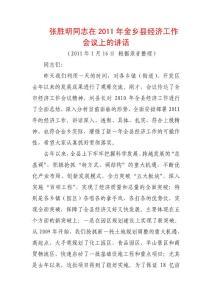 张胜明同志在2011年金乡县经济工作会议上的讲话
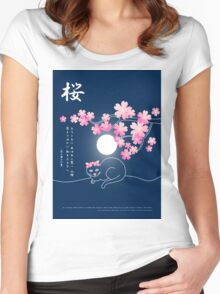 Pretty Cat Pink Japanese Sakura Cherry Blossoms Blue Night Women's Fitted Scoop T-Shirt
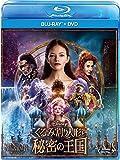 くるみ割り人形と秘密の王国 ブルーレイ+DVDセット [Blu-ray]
--
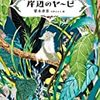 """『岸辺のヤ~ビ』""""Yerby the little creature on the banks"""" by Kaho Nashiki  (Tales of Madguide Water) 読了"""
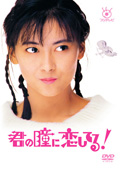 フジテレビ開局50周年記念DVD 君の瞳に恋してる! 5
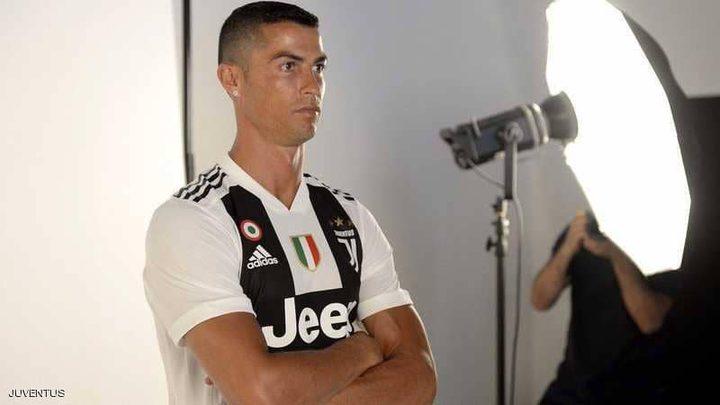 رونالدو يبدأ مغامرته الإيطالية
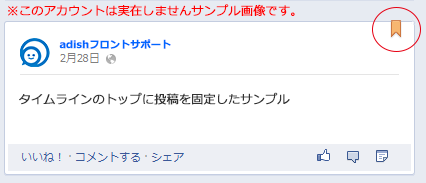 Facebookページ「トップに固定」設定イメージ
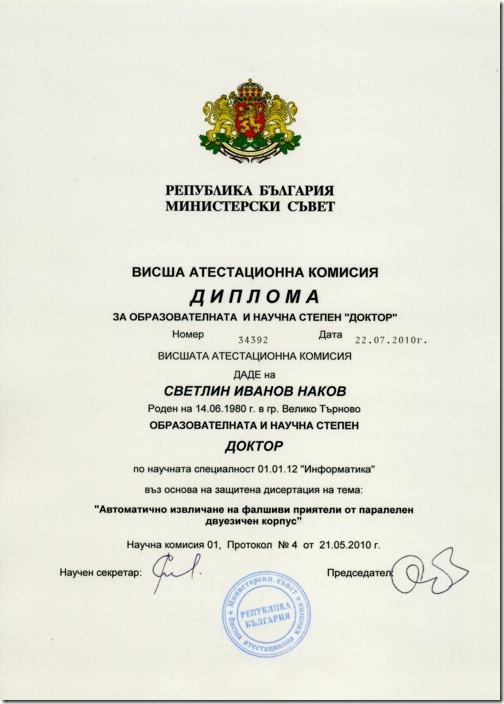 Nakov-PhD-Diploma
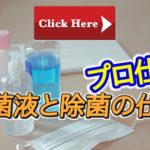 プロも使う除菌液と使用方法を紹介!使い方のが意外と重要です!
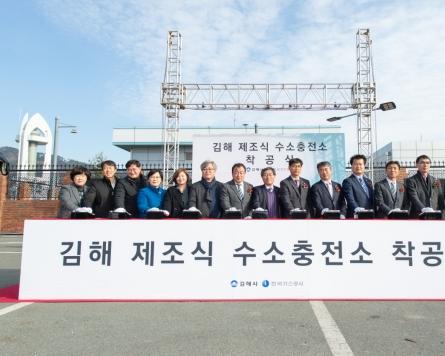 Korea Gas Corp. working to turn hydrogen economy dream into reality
* * *
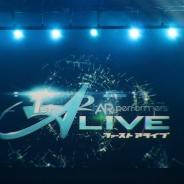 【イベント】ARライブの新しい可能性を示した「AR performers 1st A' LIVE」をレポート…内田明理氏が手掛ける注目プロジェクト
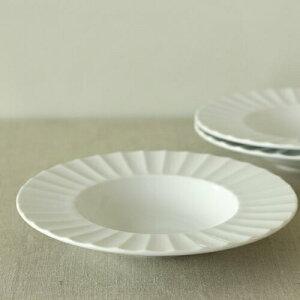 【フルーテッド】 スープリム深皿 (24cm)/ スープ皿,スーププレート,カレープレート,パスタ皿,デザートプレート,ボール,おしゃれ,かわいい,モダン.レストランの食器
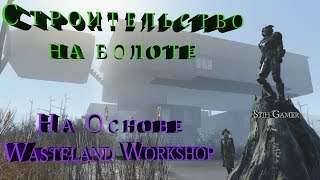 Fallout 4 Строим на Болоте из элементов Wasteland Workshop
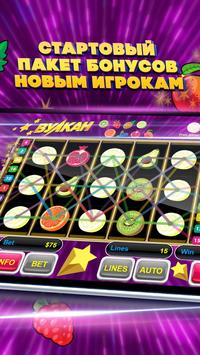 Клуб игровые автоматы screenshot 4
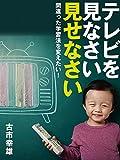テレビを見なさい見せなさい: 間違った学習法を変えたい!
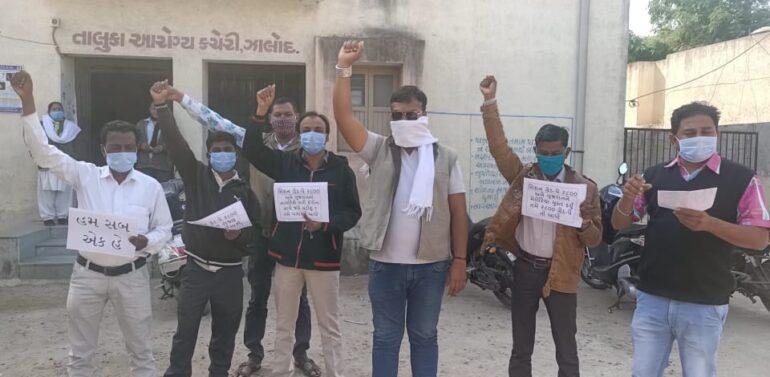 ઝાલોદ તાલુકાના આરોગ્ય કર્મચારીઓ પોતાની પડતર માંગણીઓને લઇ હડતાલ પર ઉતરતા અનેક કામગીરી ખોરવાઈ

Problem to solve:
Please copy out from the data above, without any picture, exactly the lines running from the one that holds "张胜明同志在2011年金乡县经济工作会议上的讲话" through the one that holds "くるみ割り人形と秘密の王国 ブルーレイ+DVDセット [Blu-ray]", and nothing beyond them.

Task result:
 张胜明同志在2011年金乡县经济工作会议上的讲话
 Pretty Cat Pink Japanese Sakura Cherry Blossoms Blue Night Women's Fitted Scoop T-Shirt
 くるみ割り人形と秘密の王国 ブルーレイ+DVDセット [Blu-ray]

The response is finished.